Typically, information about papers are added by bot. Not so much for mathematics but still. Mr Birkar for instance has only two papers in Wikidata at this time and for the other paper no subjects are given. When you add data by hand, instant gratification or instant visibility is important as it is a potent motivator.

The best reflection of work done in Wikidata is not given by Wikidata itself. It is either by tools like Scholia or Reasonator or it is by query. When query does give instant gratification, it has much of its potency because of the instant gratification.

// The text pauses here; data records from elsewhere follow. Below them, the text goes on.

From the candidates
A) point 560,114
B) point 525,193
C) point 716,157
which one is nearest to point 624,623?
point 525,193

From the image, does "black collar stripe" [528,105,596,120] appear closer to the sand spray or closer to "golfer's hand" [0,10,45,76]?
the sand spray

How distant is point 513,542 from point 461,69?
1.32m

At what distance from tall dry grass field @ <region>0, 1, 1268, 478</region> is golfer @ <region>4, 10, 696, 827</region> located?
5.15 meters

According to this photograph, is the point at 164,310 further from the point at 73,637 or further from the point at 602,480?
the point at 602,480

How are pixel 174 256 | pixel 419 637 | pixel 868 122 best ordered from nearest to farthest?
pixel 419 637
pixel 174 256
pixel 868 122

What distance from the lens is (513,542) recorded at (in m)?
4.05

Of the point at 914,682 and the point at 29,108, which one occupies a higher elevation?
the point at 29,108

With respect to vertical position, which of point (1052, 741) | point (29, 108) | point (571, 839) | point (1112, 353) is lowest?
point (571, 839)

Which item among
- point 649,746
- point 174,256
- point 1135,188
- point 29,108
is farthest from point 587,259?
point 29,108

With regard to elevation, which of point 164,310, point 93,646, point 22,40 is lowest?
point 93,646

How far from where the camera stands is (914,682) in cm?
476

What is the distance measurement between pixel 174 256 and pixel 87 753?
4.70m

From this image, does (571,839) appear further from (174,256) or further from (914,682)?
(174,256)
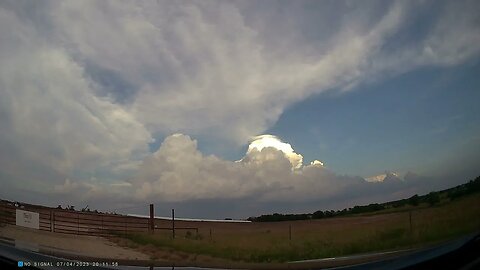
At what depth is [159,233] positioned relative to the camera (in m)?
4.01

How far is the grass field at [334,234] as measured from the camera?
3.57 m

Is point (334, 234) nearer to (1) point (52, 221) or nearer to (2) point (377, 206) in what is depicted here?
(2) point (377, 206)

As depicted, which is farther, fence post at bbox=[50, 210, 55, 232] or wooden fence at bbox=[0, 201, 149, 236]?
fence post at bbox=[50, 210, 55, 232]

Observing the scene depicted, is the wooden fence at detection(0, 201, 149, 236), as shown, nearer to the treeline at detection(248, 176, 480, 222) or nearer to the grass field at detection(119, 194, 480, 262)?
the grass field at detection(119, 194, 480, 262)

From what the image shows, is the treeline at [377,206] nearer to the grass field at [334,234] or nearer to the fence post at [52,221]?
the grass field at [334,234]

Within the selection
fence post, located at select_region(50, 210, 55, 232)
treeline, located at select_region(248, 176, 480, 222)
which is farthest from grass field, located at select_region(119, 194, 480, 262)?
fence post, located at select_region(50, 210, 55, 232)

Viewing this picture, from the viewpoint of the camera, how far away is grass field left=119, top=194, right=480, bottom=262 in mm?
3568

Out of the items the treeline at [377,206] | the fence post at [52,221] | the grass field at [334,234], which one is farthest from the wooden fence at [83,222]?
the treeline at [377,206]

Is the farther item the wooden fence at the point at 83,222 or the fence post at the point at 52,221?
the fence post at the point at 52,221

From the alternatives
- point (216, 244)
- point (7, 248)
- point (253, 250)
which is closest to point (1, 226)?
point (7, 248)

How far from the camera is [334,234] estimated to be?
3572mm

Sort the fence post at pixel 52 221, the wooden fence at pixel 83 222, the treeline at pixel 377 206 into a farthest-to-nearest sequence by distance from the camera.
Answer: the fence post at pixel 52 221
the wooden fence at pixel 83 222
the treeline at pixel 377 206

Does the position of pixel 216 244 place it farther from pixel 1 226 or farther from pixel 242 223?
pixel 1 226

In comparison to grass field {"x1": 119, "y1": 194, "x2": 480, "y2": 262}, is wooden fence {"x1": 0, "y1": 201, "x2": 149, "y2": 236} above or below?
above
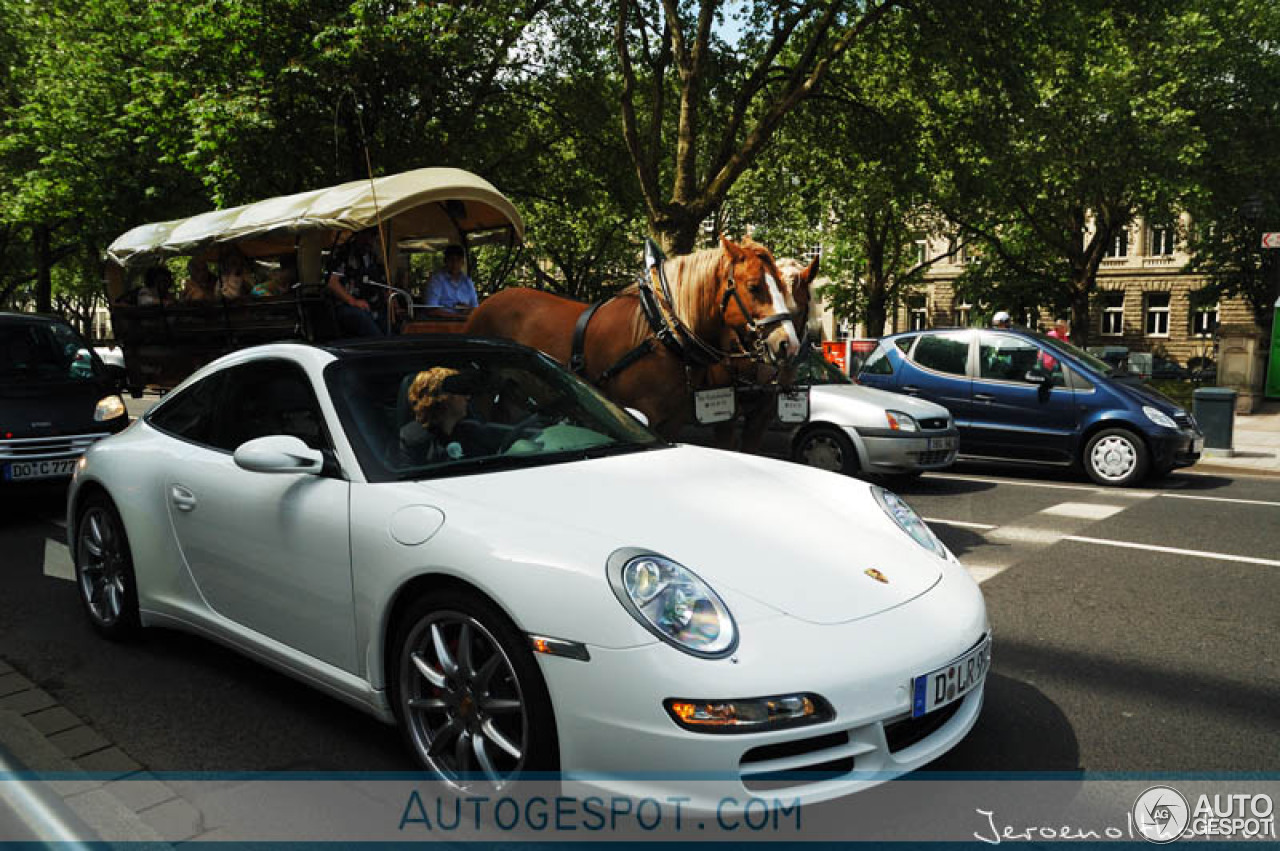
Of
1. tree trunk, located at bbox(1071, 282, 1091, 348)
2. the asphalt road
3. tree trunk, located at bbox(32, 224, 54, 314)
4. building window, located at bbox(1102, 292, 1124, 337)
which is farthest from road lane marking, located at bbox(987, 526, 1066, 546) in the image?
building window, located at bbox(1102, 292, 1124, 337)

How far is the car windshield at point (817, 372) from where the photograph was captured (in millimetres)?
10375

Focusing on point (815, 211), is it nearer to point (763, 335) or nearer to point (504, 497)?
point (763, 335)

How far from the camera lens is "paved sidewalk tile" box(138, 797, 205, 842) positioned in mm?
2887

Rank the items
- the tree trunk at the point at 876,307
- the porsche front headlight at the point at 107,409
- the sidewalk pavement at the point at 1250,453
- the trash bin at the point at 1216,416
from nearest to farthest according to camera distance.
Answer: the porsche front headlight at the point at 107,409, the sidewalk pavement at the point at 1250,453, the trash bin at the point at 1216,416, the tree trunk at the point at 876,307

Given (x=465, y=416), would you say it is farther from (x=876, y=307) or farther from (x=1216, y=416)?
(x=876, y=307)

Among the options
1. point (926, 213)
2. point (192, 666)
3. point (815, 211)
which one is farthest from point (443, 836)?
point (926, 213)

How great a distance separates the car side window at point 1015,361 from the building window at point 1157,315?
44.3 m

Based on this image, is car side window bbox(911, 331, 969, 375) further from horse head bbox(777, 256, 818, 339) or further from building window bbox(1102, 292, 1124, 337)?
building window bbox(1102, 292, 1124, 337)

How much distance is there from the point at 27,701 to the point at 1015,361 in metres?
10.1

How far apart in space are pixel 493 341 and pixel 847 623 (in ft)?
7.34

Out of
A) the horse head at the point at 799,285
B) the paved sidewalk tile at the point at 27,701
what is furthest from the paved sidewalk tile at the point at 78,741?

Tools have one important benefit over query; it provides a standard layout for the information. Queries are potent and many people contributing content to Wikidata use it in tools like Petscan. But in reality, the typical difference between one query and the next are only in the qualifiers.

At this time the best user experience is given by tools. It often suffers from a time lag and this is of little relevance to bots. For humans though it is different.